PASSAGE GIVEN.
.....

The Game Conservancy Deutschland, in Cooperation with the HAWK in Gottingen (University of applied sciences and art) and students from several German universities began environmental studies at Glenogil Estate, Angus in April 2015.

The the first two years were concentrated on understanding the ecosystem (grouse moor) with all it’s different parts and habitat diversity. We described the bird fauna in a species list with special attention paid to the habitat use by those species. So far we have recorded at least 103 bird species on Glenogil estate, an immense figure. Not all species of course breed on the estate but they do use the area frequently for foraging or resting during migration.

Typical of large parts of the estate is the abundance of heather moor but also several natural flowing burns in grass dominate valleys. At first sight these moors seem to be lacking in species but in fact they are highly diverse. To facilitate this diversity the burning of old heather in small mosaics within the landscape is in an important management tool, enabling breeding and feeding habitats not only for Grouse but also for many other species. For example the mice hunting short-eared owl favours low and jagged vegetation.

For waders such as Curlew, we proved that the early stages of heather growth are the most important feeding and breeding habitats.

.....

MATERIAL.
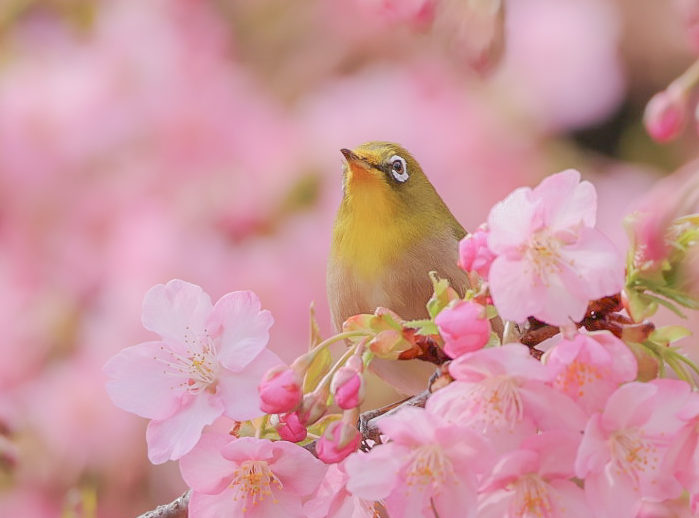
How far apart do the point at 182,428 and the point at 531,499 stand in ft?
0.91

.....

INSTRUCTIONS.
A. Answer these questions from the Glenogil Estate passage:
(i) In what month and year did the environmental studies at Glenogil Estate begin?
(ii) At least how many bird species have been recorded on the estate?
(iii) What habitats were proved most important for feeding and breeding by waders such as Curlew?
B. Render this sentence from the Glenogil Estate passage in French: "For waders such as Curlew, we proved that the early stages of heather growth are the most important feeding and breeding habitats."

WORKED ANSWERS.
A.
(i) April 2015
(ii) At least 103
(iii) The early stages of heather growth

B. Pour les limicoles tels que le courlis, nous avons prouvé que les premiers stades de croissance de la bruyère constituent les habitats d'alimentation et de reproduction les plus importants.